The harassment was so widespread, Parlow Cone was a target when she coached the Portland Thorns in 2013.
She told investigators that Mike Golub, the Thorns’ president of business, asked her, “What’s on your bucket list besides sleeping with me?” She recalled telling Golub to never to speak to her like that again and reported he did not.
“Several months later, when she was leaving the Thorns, she reported the incident to Thorns’ owner Merritt Paulson, who told her he wished she had told him about the remark at the time it happened,” the report read.
The Thorns told investigators “the concerns were addressed with Golub at the time.”
Jessica Berman, the current NWSL commissioner who has previously insisted transparency would be needed to rebuild trust with players, also welcomed the report and its recommendations.
“We greatly appreciate our players, staff and stakeholders’ cooperation with both investigations, especially during the ongoing season,” she wrote in a release. “We recognize the anxiety and mental strain that these pending investigations have caused and the trauma that many — including players and staff — are having to relive. We continue to admire their courage in coming forward to share their stories and influence all the changes necessary to keep moving our league forward.
“We know that we must learn from and take responsibility for the painful lessons of the past in order to move the league into a better future. The findings and recommendations … will be critical to informing and implementing systemic reform and ensuring that the NWSL is a league where players are supported, on and off the pitch, with safe and professional environments to train and compete.”
Yates’ report was based on interviews with more than 200 people, including more than 100 players, plus coaches, owners and front office staff from 11 current and former teams.
While U.S. Soccer leadership and players have pushed for change, the report noted some NWSL teams did not fully cooperate with the investigation.
“The Portland Thorns interfered with our access to relevant witnesses and raised specious legal arguments in an attempt to impede our use of relevant documents,” the report read. “Racing Louisville FC refused to produce documents concerning Christy Holly and would not permit witnesses [even former employees] to answer relevant questions regarding Holly’s tenure, citing nondisclosure and nondisparagement agreements it signed with Holly. The Chicago Red Stars unnecessarily delayed the production of relevant documents over the course of nearly nine months.”

########

◆ **What this exercise asks**
(A) In the passage on the NWSL investigation, how many people were interviewed for Yates' report?
(B) Copy the section of the NWSL passage that begins with the words containing "Yates’ report was" and ends with "with the investigation.".

◆ **Data for analysis**
########

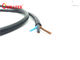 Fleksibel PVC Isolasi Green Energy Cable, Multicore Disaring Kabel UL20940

########

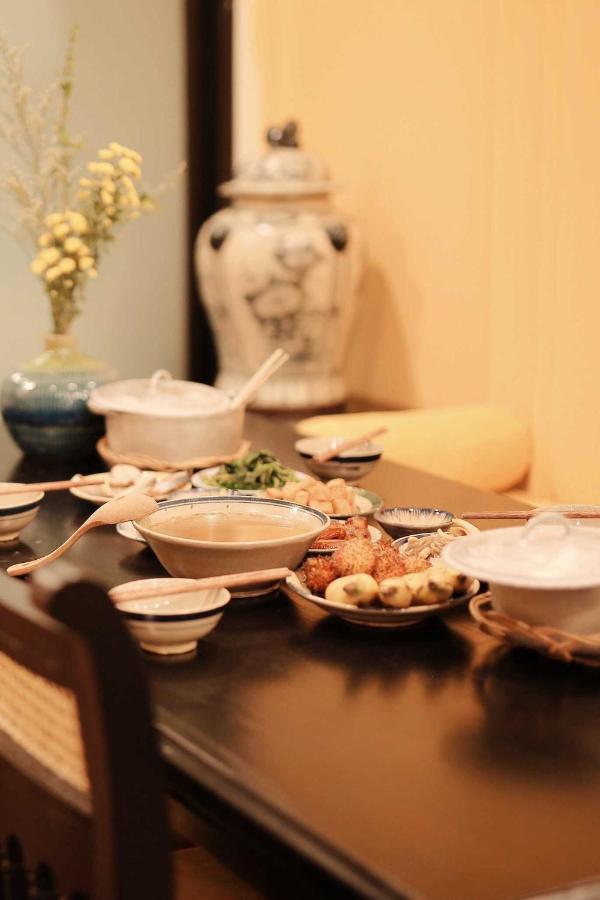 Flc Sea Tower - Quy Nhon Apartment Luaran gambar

########

◆ **Results of the tasks**
(A) More than 200 people.

(B)
Yates’ report was based on interviews with more than 200 people, including more than 100 players, plus coaches, owners and front office staff from 11 current and former teams.
While U.S. Soccer leadership and players have pushed for change, the report noted some NWSL teams did not fully cooperate with the investigation.